• [Saved entries]
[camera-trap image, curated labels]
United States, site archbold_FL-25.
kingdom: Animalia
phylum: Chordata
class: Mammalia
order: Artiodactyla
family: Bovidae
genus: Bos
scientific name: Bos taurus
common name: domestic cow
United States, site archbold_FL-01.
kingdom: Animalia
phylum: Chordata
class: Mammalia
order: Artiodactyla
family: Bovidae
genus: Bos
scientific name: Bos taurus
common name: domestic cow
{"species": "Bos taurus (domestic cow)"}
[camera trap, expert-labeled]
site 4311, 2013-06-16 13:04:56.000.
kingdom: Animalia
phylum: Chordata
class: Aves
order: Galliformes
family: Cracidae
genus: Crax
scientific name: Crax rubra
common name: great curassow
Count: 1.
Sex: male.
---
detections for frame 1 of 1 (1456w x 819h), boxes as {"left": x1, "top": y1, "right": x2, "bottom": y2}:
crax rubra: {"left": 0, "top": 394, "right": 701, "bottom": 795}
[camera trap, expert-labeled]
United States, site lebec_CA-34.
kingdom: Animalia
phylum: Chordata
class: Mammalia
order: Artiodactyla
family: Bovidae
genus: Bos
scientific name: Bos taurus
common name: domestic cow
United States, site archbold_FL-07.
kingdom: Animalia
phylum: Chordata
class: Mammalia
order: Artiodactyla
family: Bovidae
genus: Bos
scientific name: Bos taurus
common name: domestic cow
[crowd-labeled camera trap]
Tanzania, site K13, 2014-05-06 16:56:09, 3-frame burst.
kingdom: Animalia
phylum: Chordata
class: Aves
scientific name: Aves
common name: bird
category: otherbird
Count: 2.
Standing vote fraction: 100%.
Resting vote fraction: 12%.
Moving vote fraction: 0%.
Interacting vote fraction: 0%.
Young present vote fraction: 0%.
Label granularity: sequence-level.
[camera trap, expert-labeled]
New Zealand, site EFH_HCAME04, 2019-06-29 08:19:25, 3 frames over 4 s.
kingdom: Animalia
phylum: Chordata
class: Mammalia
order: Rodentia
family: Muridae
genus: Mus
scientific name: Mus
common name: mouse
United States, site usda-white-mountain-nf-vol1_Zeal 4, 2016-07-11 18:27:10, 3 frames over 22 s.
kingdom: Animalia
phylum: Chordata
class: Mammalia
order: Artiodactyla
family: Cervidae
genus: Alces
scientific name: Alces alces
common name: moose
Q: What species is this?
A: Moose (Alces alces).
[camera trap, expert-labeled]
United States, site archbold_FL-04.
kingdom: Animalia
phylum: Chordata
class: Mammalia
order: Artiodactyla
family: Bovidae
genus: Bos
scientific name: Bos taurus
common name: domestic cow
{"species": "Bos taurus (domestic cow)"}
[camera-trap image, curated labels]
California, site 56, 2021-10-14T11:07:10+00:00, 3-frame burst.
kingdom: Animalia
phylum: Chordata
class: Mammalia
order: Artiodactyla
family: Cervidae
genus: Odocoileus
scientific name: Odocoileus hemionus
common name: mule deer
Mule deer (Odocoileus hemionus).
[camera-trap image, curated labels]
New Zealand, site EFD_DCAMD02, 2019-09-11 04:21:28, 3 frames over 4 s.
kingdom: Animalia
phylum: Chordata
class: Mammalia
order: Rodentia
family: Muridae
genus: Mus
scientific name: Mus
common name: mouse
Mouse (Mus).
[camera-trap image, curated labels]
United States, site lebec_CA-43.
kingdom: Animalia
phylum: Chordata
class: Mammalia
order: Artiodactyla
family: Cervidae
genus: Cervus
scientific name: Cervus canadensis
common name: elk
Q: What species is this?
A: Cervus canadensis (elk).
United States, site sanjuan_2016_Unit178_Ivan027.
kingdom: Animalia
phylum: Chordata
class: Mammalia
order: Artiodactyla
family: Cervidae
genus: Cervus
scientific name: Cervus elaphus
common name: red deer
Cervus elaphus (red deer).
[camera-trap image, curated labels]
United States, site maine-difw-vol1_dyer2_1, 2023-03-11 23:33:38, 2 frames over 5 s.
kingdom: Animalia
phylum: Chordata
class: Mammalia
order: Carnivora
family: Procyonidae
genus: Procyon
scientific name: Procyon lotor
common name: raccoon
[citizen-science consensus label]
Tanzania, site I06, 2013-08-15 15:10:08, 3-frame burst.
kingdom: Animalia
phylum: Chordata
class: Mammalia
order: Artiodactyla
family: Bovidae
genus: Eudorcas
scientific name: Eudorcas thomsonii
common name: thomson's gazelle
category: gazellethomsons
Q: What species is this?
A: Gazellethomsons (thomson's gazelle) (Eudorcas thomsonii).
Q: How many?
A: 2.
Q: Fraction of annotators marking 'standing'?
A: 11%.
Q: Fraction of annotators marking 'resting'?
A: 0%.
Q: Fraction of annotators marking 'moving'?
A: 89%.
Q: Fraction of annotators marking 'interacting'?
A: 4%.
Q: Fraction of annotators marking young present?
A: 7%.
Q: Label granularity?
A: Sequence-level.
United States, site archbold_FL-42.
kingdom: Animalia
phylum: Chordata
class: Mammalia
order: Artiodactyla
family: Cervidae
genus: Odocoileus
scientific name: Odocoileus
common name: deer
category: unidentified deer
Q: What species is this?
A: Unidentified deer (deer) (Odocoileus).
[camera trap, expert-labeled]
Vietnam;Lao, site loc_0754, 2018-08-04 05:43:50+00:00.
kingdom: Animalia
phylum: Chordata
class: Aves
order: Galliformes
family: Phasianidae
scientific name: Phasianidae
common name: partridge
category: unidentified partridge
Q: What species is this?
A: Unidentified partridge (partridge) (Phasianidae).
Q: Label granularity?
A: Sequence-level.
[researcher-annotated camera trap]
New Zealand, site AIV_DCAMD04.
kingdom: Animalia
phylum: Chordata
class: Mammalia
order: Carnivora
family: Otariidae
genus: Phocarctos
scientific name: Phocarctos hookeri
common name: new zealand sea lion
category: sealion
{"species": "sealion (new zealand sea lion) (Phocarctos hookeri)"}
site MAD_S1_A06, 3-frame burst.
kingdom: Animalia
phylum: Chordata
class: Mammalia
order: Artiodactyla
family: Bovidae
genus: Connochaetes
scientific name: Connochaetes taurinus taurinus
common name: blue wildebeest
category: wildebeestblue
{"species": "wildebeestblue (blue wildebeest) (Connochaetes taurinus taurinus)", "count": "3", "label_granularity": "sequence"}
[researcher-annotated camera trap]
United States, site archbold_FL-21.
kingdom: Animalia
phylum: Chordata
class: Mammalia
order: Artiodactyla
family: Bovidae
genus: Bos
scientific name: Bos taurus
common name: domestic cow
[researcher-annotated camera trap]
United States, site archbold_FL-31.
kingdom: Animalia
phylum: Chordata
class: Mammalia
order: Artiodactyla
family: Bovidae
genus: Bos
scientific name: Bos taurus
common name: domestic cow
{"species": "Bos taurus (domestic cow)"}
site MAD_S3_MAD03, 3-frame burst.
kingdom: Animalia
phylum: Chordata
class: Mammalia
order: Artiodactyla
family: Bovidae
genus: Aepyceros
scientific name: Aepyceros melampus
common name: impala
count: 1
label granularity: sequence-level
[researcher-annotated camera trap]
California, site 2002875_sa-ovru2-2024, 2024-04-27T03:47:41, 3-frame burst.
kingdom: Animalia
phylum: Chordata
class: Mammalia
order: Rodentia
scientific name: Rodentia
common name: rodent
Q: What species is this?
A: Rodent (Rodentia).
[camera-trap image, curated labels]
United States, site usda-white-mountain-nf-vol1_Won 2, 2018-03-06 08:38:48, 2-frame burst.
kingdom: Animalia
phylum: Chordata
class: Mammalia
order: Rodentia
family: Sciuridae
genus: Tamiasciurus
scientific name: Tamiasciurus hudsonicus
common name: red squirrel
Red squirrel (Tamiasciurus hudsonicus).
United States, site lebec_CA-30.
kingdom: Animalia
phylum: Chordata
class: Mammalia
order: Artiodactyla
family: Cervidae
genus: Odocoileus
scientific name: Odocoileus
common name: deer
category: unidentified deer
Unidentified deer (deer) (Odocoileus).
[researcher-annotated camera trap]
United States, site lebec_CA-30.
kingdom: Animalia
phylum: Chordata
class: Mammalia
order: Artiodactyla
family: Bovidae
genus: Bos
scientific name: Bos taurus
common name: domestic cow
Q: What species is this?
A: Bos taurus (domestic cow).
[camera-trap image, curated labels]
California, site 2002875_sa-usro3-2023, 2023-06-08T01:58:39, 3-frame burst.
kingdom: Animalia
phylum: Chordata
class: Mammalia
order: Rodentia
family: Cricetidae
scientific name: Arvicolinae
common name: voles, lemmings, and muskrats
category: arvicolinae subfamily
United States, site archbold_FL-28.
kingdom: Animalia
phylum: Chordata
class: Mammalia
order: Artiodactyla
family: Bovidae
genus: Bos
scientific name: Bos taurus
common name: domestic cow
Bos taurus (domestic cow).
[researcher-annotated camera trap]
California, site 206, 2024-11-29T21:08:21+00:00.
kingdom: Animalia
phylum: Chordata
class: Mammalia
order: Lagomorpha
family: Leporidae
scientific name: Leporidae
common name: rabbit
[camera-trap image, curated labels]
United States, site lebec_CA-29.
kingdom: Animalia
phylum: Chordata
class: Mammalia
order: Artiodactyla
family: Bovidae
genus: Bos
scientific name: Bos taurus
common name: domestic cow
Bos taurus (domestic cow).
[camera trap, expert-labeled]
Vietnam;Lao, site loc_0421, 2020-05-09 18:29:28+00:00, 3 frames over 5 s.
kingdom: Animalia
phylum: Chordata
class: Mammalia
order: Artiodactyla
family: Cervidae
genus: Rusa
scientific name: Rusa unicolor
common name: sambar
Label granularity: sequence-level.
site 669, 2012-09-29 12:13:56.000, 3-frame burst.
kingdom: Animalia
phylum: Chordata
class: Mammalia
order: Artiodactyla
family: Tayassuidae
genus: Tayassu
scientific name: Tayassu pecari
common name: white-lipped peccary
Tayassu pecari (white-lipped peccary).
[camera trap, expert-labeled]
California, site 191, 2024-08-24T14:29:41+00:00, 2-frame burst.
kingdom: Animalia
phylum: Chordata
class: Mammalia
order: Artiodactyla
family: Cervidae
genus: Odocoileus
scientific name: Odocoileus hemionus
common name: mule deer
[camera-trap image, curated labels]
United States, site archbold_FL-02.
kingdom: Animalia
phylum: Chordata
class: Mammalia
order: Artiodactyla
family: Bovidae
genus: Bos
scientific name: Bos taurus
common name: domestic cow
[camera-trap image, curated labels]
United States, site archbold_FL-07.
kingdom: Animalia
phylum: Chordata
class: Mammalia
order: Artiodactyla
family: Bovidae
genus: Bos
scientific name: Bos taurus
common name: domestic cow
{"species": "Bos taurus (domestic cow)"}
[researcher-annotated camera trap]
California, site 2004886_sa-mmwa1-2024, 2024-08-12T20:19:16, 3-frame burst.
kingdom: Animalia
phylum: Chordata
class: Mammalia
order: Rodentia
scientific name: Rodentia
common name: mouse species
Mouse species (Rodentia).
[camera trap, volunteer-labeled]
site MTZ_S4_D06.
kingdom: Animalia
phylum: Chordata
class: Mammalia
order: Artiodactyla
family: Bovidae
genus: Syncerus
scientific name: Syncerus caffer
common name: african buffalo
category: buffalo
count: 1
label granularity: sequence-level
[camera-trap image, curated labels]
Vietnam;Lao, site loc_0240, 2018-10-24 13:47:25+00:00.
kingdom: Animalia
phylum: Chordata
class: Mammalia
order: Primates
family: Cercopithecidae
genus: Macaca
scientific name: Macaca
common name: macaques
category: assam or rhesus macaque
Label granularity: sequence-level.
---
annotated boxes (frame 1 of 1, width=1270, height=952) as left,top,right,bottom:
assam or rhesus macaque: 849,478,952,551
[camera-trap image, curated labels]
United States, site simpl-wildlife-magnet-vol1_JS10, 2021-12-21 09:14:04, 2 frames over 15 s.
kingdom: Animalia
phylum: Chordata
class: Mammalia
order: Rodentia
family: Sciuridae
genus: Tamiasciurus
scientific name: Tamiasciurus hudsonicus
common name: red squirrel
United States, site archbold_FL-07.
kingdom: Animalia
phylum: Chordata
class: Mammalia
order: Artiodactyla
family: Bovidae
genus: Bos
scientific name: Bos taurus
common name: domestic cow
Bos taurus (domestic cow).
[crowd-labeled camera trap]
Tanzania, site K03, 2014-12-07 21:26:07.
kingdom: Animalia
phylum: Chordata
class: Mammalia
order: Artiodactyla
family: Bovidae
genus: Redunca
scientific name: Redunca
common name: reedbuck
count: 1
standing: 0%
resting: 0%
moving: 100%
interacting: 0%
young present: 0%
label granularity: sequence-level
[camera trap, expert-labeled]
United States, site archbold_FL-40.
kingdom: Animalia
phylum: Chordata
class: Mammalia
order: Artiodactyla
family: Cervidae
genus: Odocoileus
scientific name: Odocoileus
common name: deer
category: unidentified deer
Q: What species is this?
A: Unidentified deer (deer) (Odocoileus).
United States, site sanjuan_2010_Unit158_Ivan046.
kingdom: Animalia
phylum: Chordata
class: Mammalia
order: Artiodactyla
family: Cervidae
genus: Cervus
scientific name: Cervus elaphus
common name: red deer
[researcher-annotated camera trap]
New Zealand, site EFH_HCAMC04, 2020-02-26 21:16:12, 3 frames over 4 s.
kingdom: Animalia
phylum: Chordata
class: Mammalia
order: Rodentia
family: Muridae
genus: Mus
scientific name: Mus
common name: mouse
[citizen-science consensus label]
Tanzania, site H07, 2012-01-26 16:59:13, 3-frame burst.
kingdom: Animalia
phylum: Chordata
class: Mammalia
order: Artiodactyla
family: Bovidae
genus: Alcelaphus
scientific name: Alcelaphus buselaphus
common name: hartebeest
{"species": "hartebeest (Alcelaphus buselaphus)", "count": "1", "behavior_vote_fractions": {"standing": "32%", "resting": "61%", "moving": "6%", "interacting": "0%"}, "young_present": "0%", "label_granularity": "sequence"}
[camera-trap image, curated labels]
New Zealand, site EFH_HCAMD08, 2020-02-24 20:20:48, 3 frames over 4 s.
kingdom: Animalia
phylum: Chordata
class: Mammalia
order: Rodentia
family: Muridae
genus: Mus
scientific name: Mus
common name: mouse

• [Exercise objective]
Copy every line of the records above that contains "usda".

• [Task answer]
United States, site usda-white-mountain-nf-vol1_Zeal 4, 2016-07-11 18:27:10, 3 frames over 22 s.
United States, site usda-white-mountain-nf-vol1_Won 2, 2018-03-06 08:38:48, 2-frame burst.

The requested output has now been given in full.